Both approaches have pros and cons. So, here is my suggestion. I think the first step toward this is to have an API such as WCSAxes.get_sky_transform which returns a matplotlib transform instance of given coordinate. It should take a string argument such as "fk5", "gal", etc. It also will be able to take a wcs.WCS instance.

tr = ax.get_sky_transform("fk5")

The returned transform will be essentially = "transform from fk5 to pixel coordinate of ax" + ax.transData.

When the argument is a WCS instance

tr = ax.get_sky_transform(wcs.WCS("another.fits"))

then the returned transform is = "transform from pixel coordinate of 'another.fits' to the pixel coordinate of ax" + ax.transData.

(1) Given that we have this method, we will be able to do something like below.

tr_fk5 = ax.get_sky_transform("fk5")
ax.plot(pos_ra, pos_dec, "o-", transform=tr_fk5)

(2) Once Matplotlib is modified to support such a usage like transform="fk5", it will be quite straightforward to adopt it.

(3) With a method like get_sky_transform implemented, it is also straightforward to create an axes with that transform.

So, we first implement (1). We then implement (3) for advanced users. And then implement (2) when matplotlib is ready. How others think?
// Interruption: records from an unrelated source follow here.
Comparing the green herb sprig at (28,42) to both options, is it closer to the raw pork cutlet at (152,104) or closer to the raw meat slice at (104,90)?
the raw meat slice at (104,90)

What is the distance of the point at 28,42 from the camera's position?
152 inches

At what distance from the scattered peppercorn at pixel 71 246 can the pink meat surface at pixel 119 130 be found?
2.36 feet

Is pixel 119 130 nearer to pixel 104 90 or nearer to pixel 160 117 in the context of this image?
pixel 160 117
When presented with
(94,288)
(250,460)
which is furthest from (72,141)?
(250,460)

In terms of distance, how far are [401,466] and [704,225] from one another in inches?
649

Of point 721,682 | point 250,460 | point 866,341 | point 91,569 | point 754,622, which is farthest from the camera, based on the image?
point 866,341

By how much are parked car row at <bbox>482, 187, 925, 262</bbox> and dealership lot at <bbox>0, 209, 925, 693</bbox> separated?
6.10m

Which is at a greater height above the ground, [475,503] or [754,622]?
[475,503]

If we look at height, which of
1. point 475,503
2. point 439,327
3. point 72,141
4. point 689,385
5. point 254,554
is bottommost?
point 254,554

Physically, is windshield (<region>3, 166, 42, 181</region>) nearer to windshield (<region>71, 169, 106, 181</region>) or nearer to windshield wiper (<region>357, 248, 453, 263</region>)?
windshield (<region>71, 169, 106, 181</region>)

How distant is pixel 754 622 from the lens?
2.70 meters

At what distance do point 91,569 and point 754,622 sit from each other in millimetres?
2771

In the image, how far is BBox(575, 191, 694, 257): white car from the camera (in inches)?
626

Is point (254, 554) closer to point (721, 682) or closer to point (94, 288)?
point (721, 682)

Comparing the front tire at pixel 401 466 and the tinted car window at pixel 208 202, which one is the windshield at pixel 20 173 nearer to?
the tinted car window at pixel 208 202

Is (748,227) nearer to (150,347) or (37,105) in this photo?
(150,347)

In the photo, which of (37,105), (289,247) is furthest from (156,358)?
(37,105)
Anyhow, the name of get_sky_transform may not be a good choice, and please propose a new name.

[astrofrog]

@leejjoon - I like this approach - very clean! I wonder whether get_sky_transform (or whatever it's called) could actually be a method of WCS? (since it's just basically extending the WCS transformation to a different system). What do you think?

[leejjoon]

With the current API I proposed, get_sky_transform is supposed to return an instance of matplotlib's transform class. So, I think it is better to be a method of WCSAxes. But, WCS itself may implement a similar method, and then WCSAxes.get_sky_transform just utilizes it. But I am not sure what the WCS's method should return in this case. Is there a general transform class within astropy?

[astrofrog]

@leejjoon - ah I see, you don't want to tie the WCS class to Matplotlib. In that case, what you suggested makes sense.

[astrofrog]

@leejjoon - I've implemented your suggestion, which I really like, although I renamed it get_transform instead of get_sky_transform because e.g. in the case of passing it a WCS object, there's no reason it has to be a sky projection.

[astrofrog]

@mdboom @leejjoon - do you have any final comments before I propose that this be adopted? Thanks for all your feedback!

[mdboom]

No additional comments from me.

[eteq]

"pyplot-style" to mean means the functional paradigm of using the pyplot functions, like matplotlib.pyplot.axes and matplotlib.pyplot.subplot . But below it looks like you're talking about the OO-paradigm of doing fig.add_suplot(...). Do you intend to add functions to support the functional interface?

[astrofrog]

My understanding is that once we implement WCS. _as_mpl_axes, we can call projection=WCS(...) in both the functional (matlab-style) interface, as well as the OO-like and full-OO API.

@mdboom - can you confirm whether this is the case?

[astrofrog]

By the way, if this is the case, I will clarify this in the document.

[astrofrog]

I clarified this in the document.

[eteq]

Aside from my comment above (and my response to one of the old comments further up, which may not require any action), this seems good to me!

[astrofrog]

I will now merge this - thank you to everyone for your feedback! Now comes the hard part, actually implementing it :) I will start co-ordinating this at some point over the next few weeks.

If you have any suggestions for improvements, please open a new issue, or even better, a pull request!